**What the task requires:** In the material below, find each line holding the string "over" and copy it.

**Data supplied:**
════════════════
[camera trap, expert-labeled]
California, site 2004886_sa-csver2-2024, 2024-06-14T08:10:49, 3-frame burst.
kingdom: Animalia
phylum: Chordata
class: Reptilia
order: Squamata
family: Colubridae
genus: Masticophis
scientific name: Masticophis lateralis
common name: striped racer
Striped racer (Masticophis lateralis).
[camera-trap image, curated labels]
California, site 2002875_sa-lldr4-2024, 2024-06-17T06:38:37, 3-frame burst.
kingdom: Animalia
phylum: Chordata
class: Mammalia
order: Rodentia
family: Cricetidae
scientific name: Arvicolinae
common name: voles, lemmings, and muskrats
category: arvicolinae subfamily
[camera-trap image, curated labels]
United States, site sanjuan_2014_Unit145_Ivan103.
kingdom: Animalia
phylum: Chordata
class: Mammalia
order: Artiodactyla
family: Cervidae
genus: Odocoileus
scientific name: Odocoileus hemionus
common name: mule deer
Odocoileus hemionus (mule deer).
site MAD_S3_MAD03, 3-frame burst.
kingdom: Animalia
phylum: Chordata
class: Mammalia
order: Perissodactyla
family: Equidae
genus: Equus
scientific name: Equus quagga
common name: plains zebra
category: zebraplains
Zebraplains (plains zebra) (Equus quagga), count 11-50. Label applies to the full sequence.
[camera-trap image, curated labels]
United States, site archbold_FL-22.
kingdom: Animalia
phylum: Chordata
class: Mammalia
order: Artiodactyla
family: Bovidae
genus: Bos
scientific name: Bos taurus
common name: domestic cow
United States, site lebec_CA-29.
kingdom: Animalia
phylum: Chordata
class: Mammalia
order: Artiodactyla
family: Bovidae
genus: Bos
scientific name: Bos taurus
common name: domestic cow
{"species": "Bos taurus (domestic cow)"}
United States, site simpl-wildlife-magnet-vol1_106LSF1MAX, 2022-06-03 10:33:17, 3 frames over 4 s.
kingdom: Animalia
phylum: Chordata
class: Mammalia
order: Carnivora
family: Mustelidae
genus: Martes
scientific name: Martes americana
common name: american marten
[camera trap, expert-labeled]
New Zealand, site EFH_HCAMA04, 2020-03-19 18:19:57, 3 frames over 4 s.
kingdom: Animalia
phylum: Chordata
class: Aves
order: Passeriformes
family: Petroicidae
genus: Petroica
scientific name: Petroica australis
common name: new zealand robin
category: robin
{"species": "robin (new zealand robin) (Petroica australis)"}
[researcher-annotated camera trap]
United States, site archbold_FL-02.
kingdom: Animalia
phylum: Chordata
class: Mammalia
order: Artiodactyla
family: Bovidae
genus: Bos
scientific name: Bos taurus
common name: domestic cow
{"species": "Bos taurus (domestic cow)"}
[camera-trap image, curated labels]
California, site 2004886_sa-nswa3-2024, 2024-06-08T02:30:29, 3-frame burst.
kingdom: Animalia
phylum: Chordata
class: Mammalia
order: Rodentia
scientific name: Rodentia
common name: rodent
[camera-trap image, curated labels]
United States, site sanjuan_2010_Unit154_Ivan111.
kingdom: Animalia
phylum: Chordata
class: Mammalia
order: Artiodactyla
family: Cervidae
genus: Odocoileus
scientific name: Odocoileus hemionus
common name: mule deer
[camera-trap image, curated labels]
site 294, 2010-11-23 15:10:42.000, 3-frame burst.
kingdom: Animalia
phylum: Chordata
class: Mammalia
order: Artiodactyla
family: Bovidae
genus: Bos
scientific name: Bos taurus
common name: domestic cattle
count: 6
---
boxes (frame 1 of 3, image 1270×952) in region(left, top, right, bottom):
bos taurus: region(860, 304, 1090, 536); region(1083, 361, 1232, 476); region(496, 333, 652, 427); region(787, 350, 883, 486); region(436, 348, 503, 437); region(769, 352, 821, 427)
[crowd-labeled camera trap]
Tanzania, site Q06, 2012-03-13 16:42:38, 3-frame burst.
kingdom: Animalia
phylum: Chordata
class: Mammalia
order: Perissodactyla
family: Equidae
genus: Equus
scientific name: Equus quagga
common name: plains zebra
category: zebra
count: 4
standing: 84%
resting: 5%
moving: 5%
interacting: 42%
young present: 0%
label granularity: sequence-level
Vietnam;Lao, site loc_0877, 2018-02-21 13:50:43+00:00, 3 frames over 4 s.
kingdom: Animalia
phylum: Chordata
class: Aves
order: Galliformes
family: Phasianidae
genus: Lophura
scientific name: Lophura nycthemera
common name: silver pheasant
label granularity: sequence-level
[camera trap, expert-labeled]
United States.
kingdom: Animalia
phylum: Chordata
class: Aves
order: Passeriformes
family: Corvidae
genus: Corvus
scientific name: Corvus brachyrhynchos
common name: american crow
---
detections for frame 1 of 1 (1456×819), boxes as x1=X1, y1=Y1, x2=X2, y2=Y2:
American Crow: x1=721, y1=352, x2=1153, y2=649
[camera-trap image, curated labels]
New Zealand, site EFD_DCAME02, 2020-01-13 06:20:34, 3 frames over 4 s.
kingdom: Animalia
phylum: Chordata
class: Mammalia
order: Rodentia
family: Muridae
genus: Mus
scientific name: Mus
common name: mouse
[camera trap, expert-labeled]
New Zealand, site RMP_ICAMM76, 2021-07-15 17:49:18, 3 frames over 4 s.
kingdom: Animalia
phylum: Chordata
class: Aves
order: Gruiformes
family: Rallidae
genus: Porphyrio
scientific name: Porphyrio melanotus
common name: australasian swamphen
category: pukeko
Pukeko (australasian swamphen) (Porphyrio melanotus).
════════════════
**Task result:**
United States, site simpl-wildlife-magnet-vol1_106LSF1MAX, 2022-06-03 10:33:17, 3 frames over 4 s.
New Zealand, site EFH_HCAMA04, 2020-03-19 18:19:57, 3 frames over 4 s.
Vietnam;Lao, site loc_0877, 2018-02-21 13:50:43+00:00, 3 frames over 4 s.
New Zealand, site EFD_DCAME02, 2020-01-13 06:20:34, 3 frames over 4 s.
New Zealand, site RMP_ICAMM76, 2021-07-15 17:49:18, 3 frames over 4 s.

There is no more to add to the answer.